Until the sixteenth century French had spread because, in many ways, it was the language of power. But in the sixteenth century this relationship changed, or rather, it was updated. A new kind of king decided to put French to work, not just to expand his own power, but also to build a state. In doing so he made French the official language of the largest and most powerful country in Europe. And he created a relationship between the French State and language that has lasted to this day.
Chapter 2 ~
In French and Not Otherwise
François I was a radical departure from the two meek and unimposing kings who had preceded him. Almost two metres tall, a bon vivant and an excellent hunter, he was crowned King of France in 1515, at the age of twenty. His reign began like a crack of thunder, with a military victory against the “invincible” Swiss mercenaries in Marignano, Italy. While he inaugurated the modern age of warfare by using artillery, François still led his charging cavalry like a medieval king, and even had himself knighted on the battlefield after the victory. This mixture of chivalric values and modern ideas sparked in Europe a fascination with and admiration for French kings that would last until the French Revolution.
François’s reputation also spread thanks to his penchant for sumptuous feasts, but even more important was his Court, which he filled with lettrés, poets and artists. He was a great lover of the arts, one of the greatest France has ever known, easily on a par with Saint-Louis (IX) and Louis XIV. Greatly inspired by the Italian Renaissance, throughout his reign he was bent on modernizing France and making it a haven of sophistication and refinement. His contribution to the French language was enormous. François I was the first French king to link language specifically with the State, a relationship that remains one of the most striking features of French to this day. And, perhaps more important, François’s cultural policies helped France—and the French language—gradually dispense with Latin once and for all. We visited one of the Renaissance castles that François I built in Villers-Cotterêts, now a sleepy industrial town 80 kilometres north of Paris. The castle was transformed into a retirement home decades ago and, unlike other famous castles François built in the Loire Valley, this one looks rather shabby today. Weeds litter the courtyard and one wing is entirely boarded up. The town of Villers-Cotterêts does its best to honour the memory of writer Alexandre Dumas, author of The Three Musketeers and The Count of Monte Cristo, who was born here. But any advertising of the significance of the castle is left to a small plaque at its entrance.
As we read on the plaque, it was here, in August 1539, that François I signed the Ordinance of Villers-Cotterêts. This document is often cited as a founding act of the French language. However, the Ordinance was not really about language. Its title, Ordonnnces royaulx sur le faict de iustice (Royal Ordinance on the Act of Justice), makes that pretty clear: Its purpose was to give the monarchy more power to organize and administer French society. And it would do so by restricting the power of the clergy to religious matters.
At the time, the Catholic Church, under the central authority of the Pope, was better organized and in some ways more influential and more powerful than many states in Europe. The French king could muster an army and had six thousand civil servants working for him, but this was no match for the army of clerics that ran day-to-day affairs in France. The Church administered canon law, ran tribunals, even delivered the mail. Its clerics not only presided over moral issues, they also dictated the behaviour of kings. Kings would abide by the Church, and if they challenged it, the Church favoured their opponents.

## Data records

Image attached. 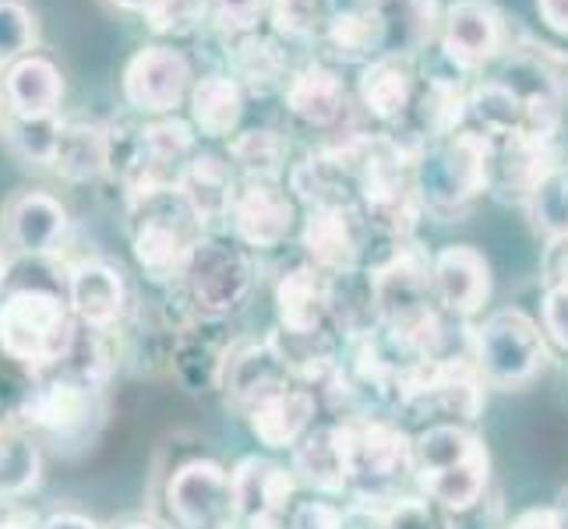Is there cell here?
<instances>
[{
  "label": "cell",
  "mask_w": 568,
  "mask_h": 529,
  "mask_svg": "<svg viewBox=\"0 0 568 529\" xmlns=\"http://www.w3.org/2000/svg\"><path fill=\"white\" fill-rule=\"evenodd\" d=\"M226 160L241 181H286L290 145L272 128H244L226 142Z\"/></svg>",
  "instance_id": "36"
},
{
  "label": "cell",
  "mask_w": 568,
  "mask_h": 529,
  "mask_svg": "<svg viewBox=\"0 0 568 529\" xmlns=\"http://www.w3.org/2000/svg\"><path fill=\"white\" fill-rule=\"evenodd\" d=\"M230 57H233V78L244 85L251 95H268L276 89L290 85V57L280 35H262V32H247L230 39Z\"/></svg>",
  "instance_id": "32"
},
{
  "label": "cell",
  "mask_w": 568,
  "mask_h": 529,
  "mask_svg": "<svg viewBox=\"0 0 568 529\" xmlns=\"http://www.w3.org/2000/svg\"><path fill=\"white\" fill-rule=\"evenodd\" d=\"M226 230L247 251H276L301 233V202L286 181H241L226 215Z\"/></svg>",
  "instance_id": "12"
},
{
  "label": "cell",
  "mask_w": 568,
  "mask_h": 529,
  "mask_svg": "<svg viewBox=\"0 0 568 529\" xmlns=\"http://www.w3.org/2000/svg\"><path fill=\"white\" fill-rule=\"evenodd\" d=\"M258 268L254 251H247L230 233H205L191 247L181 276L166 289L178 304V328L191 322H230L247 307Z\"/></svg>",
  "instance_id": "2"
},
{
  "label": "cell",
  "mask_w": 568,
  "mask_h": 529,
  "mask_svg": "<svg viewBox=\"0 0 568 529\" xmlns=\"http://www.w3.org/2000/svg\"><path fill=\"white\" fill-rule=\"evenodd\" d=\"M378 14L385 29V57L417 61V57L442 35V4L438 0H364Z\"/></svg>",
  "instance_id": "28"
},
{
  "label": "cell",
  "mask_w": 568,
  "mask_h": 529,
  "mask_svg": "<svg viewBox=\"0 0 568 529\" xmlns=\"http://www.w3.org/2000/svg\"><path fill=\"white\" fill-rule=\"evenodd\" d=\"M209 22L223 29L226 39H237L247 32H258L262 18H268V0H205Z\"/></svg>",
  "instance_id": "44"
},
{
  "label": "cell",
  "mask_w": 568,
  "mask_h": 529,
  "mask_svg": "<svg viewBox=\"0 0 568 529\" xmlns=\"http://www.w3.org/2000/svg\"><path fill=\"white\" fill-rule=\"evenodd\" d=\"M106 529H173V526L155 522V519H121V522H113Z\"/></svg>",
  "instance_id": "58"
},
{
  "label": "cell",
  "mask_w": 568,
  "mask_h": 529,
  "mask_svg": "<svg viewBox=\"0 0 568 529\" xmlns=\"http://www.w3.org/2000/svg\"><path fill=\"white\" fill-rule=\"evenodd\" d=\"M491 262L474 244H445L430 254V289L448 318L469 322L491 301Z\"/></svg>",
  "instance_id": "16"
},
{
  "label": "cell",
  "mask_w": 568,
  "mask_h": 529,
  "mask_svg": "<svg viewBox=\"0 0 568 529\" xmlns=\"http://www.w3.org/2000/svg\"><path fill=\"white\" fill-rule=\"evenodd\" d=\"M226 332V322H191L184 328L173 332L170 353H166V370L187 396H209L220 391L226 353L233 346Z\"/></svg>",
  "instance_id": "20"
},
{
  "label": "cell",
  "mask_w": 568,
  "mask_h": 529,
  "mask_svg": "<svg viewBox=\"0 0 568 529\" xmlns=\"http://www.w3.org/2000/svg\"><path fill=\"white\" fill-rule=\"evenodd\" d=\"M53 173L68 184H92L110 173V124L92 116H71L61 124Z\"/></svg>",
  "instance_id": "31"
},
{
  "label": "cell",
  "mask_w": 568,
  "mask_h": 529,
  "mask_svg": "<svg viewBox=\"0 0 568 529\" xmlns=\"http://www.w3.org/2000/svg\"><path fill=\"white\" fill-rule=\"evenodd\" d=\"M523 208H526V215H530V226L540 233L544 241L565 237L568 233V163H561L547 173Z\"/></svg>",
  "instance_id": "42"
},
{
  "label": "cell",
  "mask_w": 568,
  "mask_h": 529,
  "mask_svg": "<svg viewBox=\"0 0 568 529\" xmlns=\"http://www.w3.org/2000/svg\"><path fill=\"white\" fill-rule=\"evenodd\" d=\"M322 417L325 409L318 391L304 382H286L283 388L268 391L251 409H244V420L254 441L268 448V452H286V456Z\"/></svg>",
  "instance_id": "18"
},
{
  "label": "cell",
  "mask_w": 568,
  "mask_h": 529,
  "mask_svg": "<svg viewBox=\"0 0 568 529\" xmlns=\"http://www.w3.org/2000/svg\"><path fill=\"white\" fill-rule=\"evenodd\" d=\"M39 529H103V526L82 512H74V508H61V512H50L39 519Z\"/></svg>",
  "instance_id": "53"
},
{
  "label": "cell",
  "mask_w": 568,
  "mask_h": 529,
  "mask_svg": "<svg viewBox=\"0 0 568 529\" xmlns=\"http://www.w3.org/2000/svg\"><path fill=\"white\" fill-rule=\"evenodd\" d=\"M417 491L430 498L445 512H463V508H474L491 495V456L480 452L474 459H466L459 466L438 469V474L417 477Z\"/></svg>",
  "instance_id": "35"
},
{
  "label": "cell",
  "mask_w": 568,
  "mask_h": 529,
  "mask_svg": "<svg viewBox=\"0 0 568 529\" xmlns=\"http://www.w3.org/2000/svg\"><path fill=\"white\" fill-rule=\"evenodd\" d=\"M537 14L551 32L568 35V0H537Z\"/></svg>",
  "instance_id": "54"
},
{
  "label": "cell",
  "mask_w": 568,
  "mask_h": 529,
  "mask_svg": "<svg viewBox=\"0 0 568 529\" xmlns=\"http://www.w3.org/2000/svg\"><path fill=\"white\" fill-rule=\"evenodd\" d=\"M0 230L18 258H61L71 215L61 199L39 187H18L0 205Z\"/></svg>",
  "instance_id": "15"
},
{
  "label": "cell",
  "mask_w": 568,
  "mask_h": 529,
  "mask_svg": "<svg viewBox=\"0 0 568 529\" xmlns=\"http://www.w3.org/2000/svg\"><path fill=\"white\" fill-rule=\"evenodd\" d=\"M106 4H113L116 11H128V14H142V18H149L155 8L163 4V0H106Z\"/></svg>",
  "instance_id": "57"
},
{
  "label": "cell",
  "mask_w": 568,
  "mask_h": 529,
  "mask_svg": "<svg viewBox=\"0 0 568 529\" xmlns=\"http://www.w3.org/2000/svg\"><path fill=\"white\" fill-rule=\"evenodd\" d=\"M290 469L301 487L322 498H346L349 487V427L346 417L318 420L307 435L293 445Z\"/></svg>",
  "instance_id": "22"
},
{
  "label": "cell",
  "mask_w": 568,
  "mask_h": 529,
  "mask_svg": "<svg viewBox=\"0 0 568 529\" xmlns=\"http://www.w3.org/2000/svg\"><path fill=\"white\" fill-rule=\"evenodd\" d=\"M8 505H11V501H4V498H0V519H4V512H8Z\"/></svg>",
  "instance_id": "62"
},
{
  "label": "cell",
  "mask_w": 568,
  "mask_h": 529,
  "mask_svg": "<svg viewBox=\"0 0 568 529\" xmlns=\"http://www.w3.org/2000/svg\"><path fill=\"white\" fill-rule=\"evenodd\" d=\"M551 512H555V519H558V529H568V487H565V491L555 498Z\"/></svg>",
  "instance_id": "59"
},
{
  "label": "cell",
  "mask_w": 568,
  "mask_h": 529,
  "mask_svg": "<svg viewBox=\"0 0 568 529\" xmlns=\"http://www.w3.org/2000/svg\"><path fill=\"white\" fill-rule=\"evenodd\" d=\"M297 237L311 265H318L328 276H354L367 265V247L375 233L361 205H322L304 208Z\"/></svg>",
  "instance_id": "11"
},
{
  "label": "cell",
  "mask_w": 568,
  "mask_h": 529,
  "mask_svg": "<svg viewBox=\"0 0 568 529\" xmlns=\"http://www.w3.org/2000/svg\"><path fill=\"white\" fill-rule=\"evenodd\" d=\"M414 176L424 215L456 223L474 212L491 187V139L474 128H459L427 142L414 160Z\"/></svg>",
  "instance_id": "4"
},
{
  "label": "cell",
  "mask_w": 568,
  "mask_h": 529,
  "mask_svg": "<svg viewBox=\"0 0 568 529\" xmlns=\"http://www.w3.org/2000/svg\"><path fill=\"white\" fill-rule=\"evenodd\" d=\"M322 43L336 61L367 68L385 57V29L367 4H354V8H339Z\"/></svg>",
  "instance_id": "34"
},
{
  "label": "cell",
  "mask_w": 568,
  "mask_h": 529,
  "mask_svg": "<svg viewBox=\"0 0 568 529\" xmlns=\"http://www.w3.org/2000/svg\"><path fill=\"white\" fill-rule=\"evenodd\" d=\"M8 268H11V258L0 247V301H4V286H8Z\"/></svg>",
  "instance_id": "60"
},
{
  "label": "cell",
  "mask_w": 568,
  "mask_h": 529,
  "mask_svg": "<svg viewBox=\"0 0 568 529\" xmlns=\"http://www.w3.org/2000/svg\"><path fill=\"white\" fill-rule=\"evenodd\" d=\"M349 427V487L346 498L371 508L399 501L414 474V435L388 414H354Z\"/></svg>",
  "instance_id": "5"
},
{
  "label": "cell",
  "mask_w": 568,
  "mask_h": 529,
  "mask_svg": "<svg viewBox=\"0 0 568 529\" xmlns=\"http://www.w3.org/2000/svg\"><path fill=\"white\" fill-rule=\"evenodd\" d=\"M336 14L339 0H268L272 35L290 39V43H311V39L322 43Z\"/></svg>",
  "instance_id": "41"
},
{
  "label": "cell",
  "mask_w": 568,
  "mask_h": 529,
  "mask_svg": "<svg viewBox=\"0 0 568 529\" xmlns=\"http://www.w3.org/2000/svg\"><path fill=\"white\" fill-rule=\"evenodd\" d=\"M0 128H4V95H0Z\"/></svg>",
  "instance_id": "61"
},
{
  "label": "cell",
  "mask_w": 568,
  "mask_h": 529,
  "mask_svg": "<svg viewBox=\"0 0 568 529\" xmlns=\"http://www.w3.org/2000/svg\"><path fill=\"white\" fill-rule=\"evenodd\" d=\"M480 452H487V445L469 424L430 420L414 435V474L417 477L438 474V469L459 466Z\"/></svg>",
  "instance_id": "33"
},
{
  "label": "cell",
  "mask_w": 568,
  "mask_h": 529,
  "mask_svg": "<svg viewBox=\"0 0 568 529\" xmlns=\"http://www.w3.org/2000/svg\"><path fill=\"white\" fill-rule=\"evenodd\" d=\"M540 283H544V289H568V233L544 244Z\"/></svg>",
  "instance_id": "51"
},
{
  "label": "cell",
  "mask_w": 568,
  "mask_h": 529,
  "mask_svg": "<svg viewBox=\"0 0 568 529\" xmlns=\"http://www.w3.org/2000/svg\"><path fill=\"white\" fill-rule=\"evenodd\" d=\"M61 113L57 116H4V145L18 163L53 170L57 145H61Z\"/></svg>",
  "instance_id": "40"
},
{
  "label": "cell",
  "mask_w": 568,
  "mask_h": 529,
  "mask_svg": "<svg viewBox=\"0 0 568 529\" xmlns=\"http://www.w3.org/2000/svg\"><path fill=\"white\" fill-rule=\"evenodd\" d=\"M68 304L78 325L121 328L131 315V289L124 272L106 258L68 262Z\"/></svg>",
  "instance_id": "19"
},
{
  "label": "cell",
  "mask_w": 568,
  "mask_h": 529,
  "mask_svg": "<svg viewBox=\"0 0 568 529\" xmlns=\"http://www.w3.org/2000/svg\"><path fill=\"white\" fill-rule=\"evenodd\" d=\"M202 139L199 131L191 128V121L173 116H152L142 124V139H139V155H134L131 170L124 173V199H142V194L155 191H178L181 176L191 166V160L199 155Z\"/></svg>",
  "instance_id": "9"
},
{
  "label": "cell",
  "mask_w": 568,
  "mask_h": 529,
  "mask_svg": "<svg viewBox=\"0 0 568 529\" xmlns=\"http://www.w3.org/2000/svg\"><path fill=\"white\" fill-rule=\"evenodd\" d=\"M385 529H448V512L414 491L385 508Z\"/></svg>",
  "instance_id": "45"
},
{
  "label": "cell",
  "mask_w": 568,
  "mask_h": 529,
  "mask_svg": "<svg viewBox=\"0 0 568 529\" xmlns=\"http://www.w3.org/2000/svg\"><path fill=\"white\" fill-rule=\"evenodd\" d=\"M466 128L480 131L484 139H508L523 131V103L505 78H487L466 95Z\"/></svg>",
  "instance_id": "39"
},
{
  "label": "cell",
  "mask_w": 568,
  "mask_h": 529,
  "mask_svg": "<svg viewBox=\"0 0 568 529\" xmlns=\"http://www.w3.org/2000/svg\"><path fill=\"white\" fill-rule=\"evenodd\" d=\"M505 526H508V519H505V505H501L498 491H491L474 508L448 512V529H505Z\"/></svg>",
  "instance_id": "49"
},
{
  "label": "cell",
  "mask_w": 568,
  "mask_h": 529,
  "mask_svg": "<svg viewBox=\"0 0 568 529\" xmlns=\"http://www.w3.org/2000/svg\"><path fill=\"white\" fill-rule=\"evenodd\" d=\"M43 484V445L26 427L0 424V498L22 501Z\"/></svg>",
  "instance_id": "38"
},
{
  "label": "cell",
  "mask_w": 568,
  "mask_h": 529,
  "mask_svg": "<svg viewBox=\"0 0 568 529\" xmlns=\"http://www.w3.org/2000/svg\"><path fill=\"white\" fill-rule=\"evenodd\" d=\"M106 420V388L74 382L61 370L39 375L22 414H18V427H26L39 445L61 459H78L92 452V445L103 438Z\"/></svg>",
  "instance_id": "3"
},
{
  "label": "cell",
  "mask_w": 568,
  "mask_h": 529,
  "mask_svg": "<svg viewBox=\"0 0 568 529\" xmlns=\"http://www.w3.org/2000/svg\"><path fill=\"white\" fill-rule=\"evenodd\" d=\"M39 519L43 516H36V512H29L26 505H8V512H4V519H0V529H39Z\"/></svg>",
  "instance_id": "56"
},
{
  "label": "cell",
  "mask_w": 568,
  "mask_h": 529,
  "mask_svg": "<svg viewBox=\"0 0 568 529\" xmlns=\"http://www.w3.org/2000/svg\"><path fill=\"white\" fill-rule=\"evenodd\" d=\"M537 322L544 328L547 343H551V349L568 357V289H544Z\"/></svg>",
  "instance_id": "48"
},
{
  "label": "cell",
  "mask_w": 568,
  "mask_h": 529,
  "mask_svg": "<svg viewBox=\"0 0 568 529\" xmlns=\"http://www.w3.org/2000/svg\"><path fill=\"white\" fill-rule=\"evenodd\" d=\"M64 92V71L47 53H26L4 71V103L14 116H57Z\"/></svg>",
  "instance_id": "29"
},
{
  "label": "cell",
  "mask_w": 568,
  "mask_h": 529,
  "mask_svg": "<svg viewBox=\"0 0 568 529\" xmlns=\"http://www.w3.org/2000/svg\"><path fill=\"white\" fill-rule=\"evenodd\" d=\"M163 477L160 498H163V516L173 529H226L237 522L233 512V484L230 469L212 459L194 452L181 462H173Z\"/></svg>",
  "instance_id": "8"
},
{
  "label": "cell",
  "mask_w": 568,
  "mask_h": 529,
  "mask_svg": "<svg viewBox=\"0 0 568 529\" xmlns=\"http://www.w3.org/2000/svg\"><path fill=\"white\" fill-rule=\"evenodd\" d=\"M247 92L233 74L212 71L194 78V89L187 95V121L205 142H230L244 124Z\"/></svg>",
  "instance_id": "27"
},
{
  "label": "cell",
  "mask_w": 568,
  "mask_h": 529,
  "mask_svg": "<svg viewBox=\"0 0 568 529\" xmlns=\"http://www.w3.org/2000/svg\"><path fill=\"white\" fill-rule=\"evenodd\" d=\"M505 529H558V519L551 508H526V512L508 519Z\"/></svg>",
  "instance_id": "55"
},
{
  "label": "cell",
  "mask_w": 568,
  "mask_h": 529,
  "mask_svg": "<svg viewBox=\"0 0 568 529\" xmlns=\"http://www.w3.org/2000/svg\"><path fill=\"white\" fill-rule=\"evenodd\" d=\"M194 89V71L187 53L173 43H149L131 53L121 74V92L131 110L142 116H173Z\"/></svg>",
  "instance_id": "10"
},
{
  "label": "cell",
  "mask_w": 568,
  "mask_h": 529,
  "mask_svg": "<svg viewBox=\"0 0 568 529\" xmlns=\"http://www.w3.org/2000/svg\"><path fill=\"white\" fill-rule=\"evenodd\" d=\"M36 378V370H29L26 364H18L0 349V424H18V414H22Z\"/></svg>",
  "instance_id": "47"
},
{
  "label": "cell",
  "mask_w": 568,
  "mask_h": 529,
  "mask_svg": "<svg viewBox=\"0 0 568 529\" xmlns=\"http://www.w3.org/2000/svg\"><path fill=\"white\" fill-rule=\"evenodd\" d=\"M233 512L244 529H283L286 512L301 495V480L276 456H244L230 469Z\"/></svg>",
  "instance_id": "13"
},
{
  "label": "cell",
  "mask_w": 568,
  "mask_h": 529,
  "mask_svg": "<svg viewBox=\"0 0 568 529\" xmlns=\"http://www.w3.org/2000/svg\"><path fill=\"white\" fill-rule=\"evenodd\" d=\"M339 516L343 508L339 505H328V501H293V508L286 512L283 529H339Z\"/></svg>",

## INSTRUCTIONS
- A) List every French king named in the François I passage.
- B) Answer these questions from the François I passage:
(i) In what year was François I crowned, and how old was he?
(ii) In what month and year did he sign the Ordinance of Villers-Cotterêts?
(iii) How many civil servants worked for the French king?
None of the rows is needed for this work.

## ANSWERS BELOW
- A)
François I
Saint-Louis (IX)
Louis XIV

- B)
(i) 1515, at the age of twenty
(ii) August 1539
(iii) Six thousand